Apart from these general recommendations, the heterogeneity in discrimination and avoidance that we observe in contexts critical to human capital (eg., healthcare, education, workplace) strongly underscores the need for sectoral solutions. For example, the 2016 Senate Inquiry received evidence of systemic barriers experienced by students with disability and their families [45]. They concluded with ten comprehensive recommendations which included the establishment of a national strategy around driving a cultural change, particularly at leadership level, to recognise all students with disability as learners; increase school participation and access rates for students with disability; ensure students with disability can access adjustments and interdisciplinary support to maximise learning; improve accountability; and establish an independent review and complaints mechanisms so all stakeholders can have full confidence in the system.

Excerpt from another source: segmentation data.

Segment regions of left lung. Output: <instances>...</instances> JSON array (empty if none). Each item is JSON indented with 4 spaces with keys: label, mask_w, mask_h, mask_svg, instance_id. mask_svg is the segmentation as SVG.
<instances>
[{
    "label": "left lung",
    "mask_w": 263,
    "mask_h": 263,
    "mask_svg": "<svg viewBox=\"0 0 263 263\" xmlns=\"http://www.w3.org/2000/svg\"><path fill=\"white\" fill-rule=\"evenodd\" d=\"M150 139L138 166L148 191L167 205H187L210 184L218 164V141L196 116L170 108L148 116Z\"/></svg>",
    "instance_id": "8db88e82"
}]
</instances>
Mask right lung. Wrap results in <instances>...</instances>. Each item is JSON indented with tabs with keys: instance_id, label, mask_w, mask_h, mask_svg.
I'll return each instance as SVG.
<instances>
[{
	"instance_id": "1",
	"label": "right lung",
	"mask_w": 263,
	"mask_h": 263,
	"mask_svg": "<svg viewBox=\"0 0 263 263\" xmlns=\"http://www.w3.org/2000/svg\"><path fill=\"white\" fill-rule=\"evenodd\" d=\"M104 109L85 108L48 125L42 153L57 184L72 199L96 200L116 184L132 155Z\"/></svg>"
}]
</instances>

Strong support for addressing discrimination in employment have also become a national priority as a results of the Australian Human Rights Commission’s Willing to Work Inquiry [32]. Consequently, recommendations from this Inquiry included supporting increasing the workforce participation of people with disabilities by (i) forming a national priority around the issue, (ii) which is closely linked with policy planning for an ageing workforce and (iii) in conjunction with goals to reduce disability stigma and avoidance.
Although sectoral responses to disability discrimination and avoidance are now being considered by governments as indicated above, there is considerable opportunity for research to help direct implementation and evaluate proposed strategies.